Tarımla geçinemeyen küçük çiftçiler, sanayide bir geçim kaynağı bulacaklardı. Büyük kiracı çiftçilere gelince, onlar, kâr etmekten geri kalamazlar. Ya toprak sahipleri, onlara toprağı çok ucuza satmak zorunda kalacak veya çok uzun süreler için kira akitleri yapılacaktır. Bu, kiracı çiftçilere, toprağa büyük sermayeler yatırmak, daha büyük ölçüde tarım makineleri kullanmak ve tahıl kanunlarının kaldırılmasının yakın sonucu olarak ücretlerdeki genel düşme yüzünden, üstelik daha da ucuzlamış bulunan el emeğinden tasarruf sağlamak gücünü verecektir. 

Dr. Bowring bütün bu muhakemelere, bir genel toplantıda "İsa serbest ticarettir ve serbest ticaret de İsa'dır." diye haykırmakla dinin takdisini ekledi. 

Bütün bu riyakarlıkların, işçileri ucuz ekmeğe razı etmek için yapılmadığı kolayca anlaşılabilir. 

Kaldı ki fabrika işçilerinin iş gününü 12 saatten 10 saate indirecek olan 10 saatlik İş Günü Kanununa karşı hâlâ mücadele etmekte olan bu adamların, fabrikatörlerin, bu ani insan severliğini işçiler nasıl anlayabilirlerdi?

Bu fabrikatörlerin insan severliği hakkında bir fikir vermek için, baylar, sizlere bütün fabrikalarda yürürlükte olan iş mevzuatını hatırlatırım. 

Her fabrikatörün kendi özel kullanımı için, istiyerek veya istemiyerek yapılan her yanlışlığa karşı para cezaları koyan bir ceza kanunu vardır.

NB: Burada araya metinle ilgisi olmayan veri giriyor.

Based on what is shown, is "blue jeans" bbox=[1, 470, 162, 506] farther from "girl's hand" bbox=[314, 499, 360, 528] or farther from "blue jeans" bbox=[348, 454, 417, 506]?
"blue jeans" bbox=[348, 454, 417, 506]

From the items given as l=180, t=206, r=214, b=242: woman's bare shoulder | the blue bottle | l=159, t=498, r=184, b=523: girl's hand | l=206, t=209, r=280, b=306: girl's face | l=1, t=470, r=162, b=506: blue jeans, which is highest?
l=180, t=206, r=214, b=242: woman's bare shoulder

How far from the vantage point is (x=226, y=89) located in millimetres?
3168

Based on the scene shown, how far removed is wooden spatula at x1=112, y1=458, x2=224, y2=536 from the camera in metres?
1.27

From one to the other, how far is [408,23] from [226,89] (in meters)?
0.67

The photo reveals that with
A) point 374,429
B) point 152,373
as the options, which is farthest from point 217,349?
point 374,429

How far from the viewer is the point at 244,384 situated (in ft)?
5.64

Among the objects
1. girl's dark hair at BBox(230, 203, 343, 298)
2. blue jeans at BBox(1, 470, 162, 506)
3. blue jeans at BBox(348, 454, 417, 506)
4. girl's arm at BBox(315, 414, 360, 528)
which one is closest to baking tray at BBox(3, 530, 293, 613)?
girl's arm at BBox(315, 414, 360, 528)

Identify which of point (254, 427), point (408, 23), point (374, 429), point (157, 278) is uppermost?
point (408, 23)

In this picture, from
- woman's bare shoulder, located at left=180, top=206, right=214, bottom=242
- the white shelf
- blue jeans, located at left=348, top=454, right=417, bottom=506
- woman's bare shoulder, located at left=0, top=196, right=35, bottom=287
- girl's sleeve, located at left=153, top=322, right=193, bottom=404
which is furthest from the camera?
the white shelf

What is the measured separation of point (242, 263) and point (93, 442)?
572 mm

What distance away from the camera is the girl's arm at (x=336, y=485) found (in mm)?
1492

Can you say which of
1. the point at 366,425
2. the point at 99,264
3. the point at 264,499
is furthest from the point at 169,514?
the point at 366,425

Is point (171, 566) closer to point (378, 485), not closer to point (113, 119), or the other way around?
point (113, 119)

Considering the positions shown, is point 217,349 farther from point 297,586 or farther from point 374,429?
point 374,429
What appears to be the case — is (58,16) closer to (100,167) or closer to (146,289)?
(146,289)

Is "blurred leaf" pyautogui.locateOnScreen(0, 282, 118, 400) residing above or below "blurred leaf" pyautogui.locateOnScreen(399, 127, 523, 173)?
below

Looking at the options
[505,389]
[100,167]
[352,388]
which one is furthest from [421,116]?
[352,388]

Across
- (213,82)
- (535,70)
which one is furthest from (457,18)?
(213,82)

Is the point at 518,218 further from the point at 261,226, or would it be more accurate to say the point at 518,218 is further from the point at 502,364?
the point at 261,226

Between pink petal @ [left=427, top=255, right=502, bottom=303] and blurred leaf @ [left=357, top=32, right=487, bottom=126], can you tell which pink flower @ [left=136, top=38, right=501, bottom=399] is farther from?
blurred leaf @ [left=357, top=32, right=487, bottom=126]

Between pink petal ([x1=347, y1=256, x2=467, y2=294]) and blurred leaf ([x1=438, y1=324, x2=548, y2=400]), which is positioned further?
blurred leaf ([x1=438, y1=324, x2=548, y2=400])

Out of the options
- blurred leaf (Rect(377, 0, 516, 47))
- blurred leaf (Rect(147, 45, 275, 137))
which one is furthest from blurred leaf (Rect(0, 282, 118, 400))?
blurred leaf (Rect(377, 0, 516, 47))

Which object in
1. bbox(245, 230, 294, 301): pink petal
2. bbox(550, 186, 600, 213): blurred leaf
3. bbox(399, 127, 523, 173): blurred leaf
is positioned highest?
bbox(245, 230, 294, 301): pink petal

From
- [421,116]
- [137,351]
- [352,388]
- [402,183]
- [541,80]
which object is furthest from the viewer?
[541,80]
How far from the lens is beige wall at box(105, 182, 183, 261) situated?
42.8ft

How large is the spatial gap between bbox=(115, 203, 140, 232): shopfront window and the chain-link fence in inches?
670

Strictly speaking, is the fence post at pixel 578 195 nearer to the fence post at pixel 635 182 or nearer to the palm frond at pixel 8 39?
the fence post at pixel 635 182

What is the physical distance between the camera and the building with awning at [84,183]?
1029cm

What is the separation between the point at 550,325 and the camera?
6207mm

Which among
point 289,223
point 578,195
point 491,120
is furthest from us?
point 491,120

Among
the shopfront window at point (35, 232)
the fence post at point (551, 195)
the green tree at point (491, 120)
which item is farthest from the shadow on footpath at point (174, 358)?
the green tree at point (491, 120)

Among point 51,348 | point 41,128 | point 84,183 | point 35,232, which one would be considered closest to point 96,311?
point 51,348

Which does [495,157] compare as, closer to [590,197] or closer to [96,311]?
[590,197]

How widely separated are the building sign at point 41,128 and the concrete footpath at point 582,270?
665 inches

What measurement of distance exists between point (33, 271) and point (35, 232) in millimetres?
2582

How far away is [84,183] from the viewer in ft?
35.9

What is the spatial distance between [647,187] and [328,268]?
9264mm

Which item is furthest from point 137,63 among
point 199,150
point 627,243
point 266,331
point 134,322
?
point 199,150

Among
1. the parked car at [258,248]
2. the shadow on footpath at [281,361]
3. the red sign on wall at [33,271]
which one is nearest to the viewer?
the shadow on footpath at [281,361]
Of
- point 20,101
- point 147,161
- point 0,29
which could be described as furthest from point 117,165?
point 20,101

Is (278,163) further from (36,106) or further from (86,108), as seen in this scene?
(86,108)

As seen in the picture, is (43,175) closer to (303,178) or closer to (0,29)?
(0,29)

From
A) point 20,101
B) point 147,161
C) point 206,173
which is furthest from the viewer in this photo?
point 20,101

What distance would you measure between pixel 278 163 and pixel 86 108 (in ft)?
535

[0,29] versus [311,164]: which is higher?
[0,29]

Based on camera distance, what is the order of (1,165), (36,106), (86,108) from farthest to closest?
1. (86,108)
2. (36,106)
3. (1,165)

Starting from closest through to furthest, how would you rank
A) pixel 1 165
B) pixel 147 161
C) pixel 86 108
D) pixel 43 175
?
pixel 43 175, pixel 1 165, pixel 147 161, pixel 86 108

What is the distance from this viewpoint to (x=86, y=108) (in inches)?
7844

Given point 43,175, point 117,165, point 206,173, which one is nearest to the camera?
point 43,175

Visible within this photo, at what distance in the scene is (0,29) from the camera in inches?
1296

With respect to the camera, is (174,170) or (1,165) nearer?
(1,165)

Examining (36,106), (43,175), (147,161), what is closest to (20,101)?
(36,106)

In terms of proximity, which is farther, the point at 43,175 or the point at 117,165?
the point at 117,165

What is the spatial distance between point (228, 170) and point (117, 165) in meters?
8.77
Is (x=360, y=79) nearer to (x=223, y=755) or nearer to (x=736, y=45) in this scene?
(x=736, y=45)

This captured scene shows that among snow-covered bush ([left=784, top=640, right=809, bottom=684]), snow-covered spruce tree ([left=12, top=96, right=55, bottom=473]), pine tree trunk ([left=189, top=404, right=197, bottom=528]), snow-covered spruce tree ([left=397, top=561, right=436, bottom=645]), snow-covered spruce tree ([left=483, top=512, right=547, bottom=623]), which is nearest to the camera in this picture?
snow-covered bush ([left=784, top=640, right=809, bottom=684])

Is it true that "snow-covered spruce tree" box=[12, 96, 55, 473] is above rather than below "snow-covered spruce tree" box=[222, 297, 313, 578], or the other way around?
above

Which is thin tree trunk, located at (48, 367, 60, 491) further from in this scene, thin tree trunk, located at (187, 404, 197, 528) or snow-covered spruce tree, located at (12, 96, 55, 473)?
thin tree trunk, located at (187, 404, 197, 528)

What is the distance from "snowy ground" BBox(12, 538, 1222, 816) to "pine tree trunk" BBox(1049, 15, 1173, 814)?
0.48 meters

Örneğin işçi bir sandalyeye oturmak bahtsızlığına uğrarsa şu kadar, fısıldarsa, veya konuşursa veya gülerse, birkaç dakika geç gelirse, makinenin herhangi bir parçası kırılırsa veya işini istenen nitelikte yapmazsa vs. vs. şu kadar para öder. Para cezaları, işçinin yaptığı zarardan daima daha büyüktür. Ve işçiyi para cezasına uğratmak için, ona her kolaylığı sağlamak üzere fabrika saati ileri alınır ve ona kötü hammadde verilir, iyi mal haline getirmesi istenir. Kurallara aykırı hareketleri çoğaltmakta yeteri kadar usta olmayan bir nezaretçi, işten çıkarılır. 

Görüyorsunuz beyler, bu özel mevzuat bu gibi aykırı hareketleri yaratmak özel amacıyla konulur ve para yapmak amacıyla bu aykırı hareketler imâl edilir. Böylece fabrikatörler itibari ücreti azaltmak ve işçinin hâkim olamadığı kazalardan bile kazanç sağlamak için her aracı kullanırlar. 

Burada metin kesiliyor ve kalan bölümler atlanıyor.